In addition to models that are only pre-trained (e.g., models trained prior to utilization), AI or machine learning methods may be utilized to generate models that may be dynamically trained, e.g., results of scoring of the model are utilized as training data.

By providing ultrasound-based target identification together with needle guidance, system 400 can provide accurate, safe, and expeditious methods for ensuring a needle is implanted in the intended target. System 400 can automate key steps of ultrasound-based therapies, such as identifying an anatomical target and advancing the needle during catheter insertion.
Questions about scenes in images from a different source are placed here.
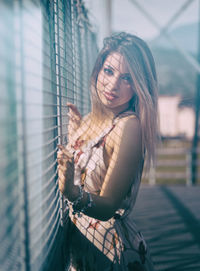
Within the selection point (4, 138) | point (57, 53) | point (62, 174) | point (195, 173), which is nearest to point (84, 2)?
point (57, 53)

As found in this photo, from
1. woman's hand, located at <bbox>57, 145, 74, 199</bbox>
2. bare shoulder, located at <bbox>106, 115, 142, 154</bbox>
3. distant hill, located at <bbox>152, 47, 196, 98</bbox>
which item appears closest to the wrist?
woman's hand, located at <bbox>57, 145, 74, 199</bbox>

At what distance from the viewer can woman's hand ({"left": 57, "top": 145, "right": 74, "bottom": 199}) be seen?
32.3 inches

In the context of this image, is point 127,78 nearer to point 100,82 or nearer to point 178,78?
point 100,82

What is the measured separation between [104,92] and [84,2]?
70 cm

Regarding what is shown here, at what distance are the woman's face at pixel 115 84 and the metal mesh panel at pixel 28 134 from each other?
0.14 m

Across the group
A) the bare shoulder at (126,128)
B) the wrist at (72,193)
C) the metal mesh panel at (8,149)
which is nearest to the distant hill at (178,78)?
the bare shoulder at (126,128)

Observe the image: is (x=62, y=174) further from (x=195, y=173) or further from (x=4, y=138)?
(x=195, y=173)

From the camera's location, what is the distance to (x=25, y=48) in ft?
2.13

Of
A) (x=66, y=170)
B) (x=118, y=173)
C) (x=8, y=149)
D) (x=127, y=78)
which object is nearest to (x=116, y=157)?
(x=118, y=173)

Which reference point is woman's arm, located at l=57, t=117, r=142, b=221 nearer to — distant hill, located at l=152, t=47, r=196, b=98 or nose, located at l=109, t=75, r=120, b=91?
nose, located at l=109, t=75, r=120, b=91

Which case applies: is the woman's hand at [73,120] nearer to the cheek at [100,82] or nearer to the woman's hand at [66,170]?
the cheek at [100,82]

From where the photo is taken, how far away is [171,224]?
2760 millimetres

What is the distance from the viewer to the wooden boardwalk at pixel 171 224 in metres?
1.98

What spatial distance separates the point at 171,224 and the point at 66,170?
7.22ft
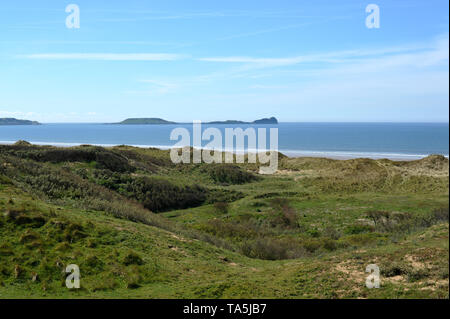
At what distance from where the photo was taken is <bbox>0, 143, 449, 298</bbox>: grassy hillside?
9.37 m

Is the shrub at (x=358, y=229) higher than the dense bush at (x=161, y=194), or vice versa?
the dense bush at (x=161, y=194)

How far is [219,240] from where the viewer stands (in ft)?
62.0

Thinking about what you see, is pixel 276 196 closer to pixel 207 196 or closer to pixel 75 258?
pixel 207 196

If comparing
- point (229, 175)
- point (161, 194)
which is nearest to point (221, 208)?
point (161, 194)

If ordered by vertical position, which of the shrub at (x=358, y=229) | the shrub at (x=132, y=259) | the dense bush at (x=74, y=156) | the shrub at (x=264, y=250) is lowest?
the shrub at (x=358, y=229)

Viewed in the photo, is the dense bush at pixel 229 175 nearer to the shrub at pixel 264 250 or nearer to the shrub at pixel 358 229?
the shrub at pixel 358 229

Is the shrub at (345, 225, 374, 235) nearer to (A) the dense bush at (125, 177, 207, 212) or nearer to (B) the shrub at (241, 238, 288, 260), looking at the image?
(B) the shrub at (241, 238, 288, 260)

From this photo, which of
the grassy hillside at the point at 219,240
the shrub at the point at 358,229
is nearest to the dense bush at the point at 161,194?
the grassy hillside at the point at 219,240

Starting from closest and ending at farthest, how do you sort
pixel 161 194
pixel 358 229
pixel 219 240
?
1. pixel 219 240
2. pixel 358 229
3. pixel 161 194

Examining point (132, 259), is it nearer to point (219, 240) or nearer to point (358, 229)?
point (219, 240)

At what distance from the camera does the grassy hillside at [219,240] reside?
9.37 meters

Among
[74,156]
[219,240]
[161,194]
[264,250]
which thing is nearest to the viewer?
[264,250]
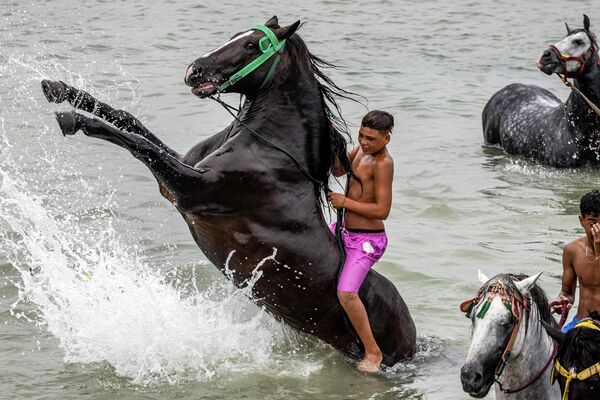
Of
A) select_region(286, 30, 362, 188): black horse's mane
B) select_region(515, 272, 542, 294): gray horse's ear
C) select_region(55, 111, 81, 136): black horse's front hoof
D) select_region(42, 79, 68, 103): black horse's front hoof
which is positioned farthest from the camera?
select_region(286, 30, 362, 188): black horse's mane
This automation thereby reduces time and effort for clinicians, and may improve clinical accuracy and reduce the rate of errors and complications.

In addition, FIG. 4A shows the general relation of system 400 to the patient P during a procedure to place a catheter 412 into a vasculature of the patient P through a skin insertion site S. As in the example of FIG. 1 above, the catheter 412 includes proximal portion 414, which remains exterior to the patient, and distal portion 416, which resides within the vasculature after placement is complete. System 400 is employed to position a distal tip 418 of the catheter 412 in a desired position within the vasculature, with the aid of ultrasound imaging, magnetic needle guidance, and target identification.
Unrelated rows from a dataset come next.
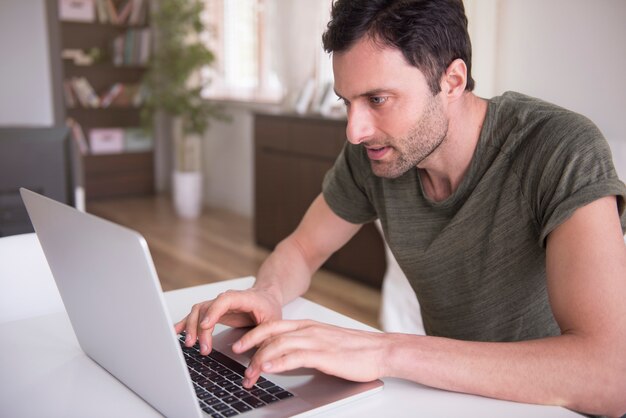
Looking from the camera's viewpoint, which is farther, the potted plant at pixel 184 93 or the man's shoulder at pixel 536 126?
the potted plant at pixel 184 93

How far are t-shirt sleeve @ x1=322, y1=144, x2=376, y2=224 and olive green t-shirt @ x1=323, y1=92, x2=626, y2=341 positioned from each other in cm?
2

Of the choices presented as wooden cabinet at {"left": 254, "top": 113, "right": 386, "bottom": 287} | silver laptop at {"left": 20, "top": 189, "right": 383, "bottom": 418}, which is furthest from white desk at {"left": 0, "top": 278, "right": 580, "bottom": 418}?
wooden cabinet at {"left": 254, "top": 113, "right": 386, "bottom": 287}

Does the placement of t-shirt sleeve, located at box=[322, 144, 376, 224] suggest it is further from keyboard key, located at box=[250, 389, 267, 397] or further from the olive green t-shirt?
keyboard key, located at box=[250, 389, 267, 397]

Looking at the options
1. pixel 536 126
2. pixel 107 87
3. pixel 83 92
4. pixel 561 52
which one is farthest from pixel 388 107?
pixel 107 87

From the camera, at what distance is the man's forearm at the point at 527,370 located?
0.87 meters

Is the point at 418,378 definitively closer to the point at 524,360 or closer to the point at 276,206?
the point at 524,360

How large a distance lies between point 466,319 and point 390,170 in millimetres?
323

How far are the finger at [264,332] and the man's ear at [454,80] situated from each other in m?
0.53

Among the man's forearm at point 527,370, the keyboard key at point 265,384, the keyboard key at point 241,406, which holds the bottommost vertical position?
the keyboard key at point 265,384

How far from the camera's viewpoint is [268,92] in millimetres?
5098

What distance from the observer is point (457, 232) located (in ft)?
4.03

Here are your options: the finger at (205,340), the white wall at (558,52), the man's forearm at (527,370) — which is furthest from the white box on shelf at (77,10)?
the man's forearm at (527,370)

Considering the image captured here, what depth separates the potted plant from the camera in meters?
5.19

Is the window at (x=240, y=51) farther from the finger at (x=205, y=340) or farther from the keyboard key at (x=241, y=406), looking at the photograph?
the keyboard key at (x=241, y=406)
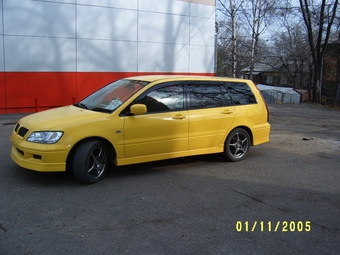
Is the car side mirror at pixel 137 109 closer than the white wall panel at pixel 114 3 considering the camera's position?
Yes

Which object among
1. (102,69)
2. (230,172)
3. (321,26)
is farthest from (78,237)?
(321,26)

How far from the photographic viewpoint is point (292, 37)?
38.6m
Placement of a needle into a vasculature of a patient such as the patient P at the insertion site S is typically performed prior to insertion of the catheter 412. It should be appreciated the target identification and needle guidance system 400 has a variety of uses, including placement of needles in preparation for inserting the catheter 412 or other medical components into the body of patient P, such as X-ray or ultrasound markers, biopsy sheaths, nerve blocks, drainage, ablation components, bladder scanning components, vena cava filters, etc. For example, endoscopic ultrasound can be used to perform fine-needle aspiration biopsy, by guiding the placement of the biopsy needle. In this case, the disclosed ultrasound and target identification and needle guidance system 400 can be used to image and identify the target of the biopsy, and to guide the biopsy needle to the target. In another example, ultrasound can be used to guide needle placement in nerve block procedures. In this case, the disclosed system 400 can be used to image and identify the targeted nerve, and to guide the needle to the target. In a third example, ultrasound can be used to guide drainage procedures, e.g., to guide placement of a drainage catheter for draining collected fluid, such as from an abscess or a post-surgical collection of fluid. In this case, the disclosed system 400 can be used to image and identify the targeted abscess, and to guide the needle and/or catheter to the target.
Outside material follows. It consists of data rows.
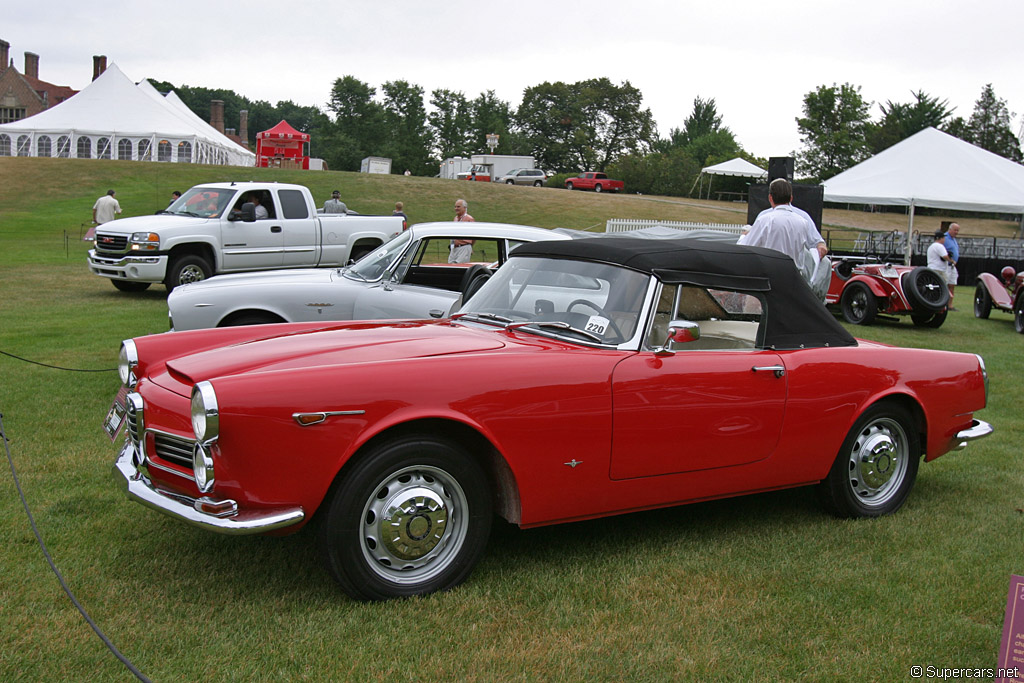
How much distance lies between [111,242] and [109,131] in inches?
1349

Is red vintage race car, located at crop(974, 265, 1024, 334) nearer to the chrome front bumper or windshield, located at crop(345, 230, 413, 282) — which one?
windshield, located at crop(345, 230, 413, 282)

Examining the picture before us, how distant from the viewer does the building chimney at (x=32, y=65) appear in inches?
3137

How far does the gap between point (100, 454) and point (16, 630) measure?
2.45 m

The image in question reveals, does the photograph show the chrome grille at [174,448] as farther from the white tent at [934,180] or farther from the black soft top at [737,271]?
the white tent at [934,180]

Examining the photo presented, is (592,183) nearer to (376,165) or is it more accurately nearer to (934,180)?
(376,165)

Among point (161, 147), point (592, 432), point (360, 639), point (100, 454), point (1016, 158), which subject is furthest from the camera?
point (1016, 158)

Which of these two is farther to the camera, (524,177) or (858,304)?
(524,177)

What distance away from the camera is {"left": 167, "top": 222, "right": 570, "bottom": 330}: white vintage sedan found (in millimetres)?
7316

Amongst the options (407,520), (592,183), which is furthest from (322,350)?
(592,183)

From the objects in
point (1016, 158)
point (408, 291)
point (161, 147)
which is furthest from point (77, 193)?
point (1016, 158)

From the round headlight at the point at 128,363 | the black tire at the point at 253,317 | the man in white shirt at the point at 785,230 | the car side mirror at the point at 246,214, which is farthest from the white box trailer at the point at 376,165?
the round headlight at the point at 128,363

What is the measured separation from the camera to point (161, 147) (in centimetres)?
4547

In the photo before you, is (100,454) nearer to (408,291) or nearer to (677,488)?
(408,291)

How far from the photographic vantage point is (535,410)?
362 centimetres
Display screen 404 is integrated into the console 402 and is used to display information to the clinician, such as an ultrasound image of the targeted internal body portion obtained by the ultrasound probe 406. Indeed, the needle guidance process of target identification and needle guidance system 400 graphically guides insertion of a needle into a target (e.g., a blood vessel) of a patient by way of the display screen 404. In some examples, the display screen 404 may be separate from the console 402. In some embodiments, the display screen 404 is an LCD device.

In this example, display 404 shows the ultrasound image obtained by ultrasound probe 406. In particular, the image may include the insertion target of the needle, for example a target blood vessel for insertion of a PICC. System 400 can apply AI methods to identify this target by applying a supervised learning model to process features of the target in the ultrasound image, and thereby determine a classification of the target and an associated confidence score, as disclosed herein. In addition, the system can use magnetic needle guidance in concert with ultrasound, thereby informing the clinician when the needle reaches the vicinity of the target, for example by an ultrasound reflection or “flash” from the needle. This will be described further in the example of FIG. 4B below. In some embodiments, system 400 can further provide PICC tracking and PICC placement confirmation, as described in the examples of FIGS. 6A, 6B, and 7 below.

FIG. 4A additionally depicts a needle-based device, namely a catheter-insertion device 444, used to gain initial access to the vasculature of the patient P via the insertion site S to deploy the catheter 412. The needle of the catheter-insertion device 444 can cooperate with the needle guidance system 400 in enabling the needle guidance system 400 to detect the position, orientation, and advancement of the needle during an ultrasound-based placement procedure. Note that the needle of the catheter-insertion device 444 is merely one example of a needle or medical device that may be magnetized and used with the needle guidance system 400.

The needle magnetizer 408 is configured to magnetize all or a portion of a needle such as the needle of the catheter-insertion device 444 so as to enable the needle to be tracked during a placement procedure. The needle magnetizer 408 can include a single permanent magnet, a single electromagnet, a plurality of permanent magnets, a plurality of electromagnets, or a combination thereof within a body of needle magnetizer 408. For example, if a single permanent magnet, the permanent magnet can be a hollow cylindrical magnet disposed within the body of the needle magnetizer. If more than one permanent magnet, the permanent magnets can be disposed within the body of the needle magnetizer 408 in a multipole arrangement. Alternatively, the permanent magnets are annular magnets disposed within the body of the needle magnetizer in a stacked arrangement. In some embodiments, the needle magnetizer 408 can also be used to magnetize part or all of a catheter, such as the catheter's tip.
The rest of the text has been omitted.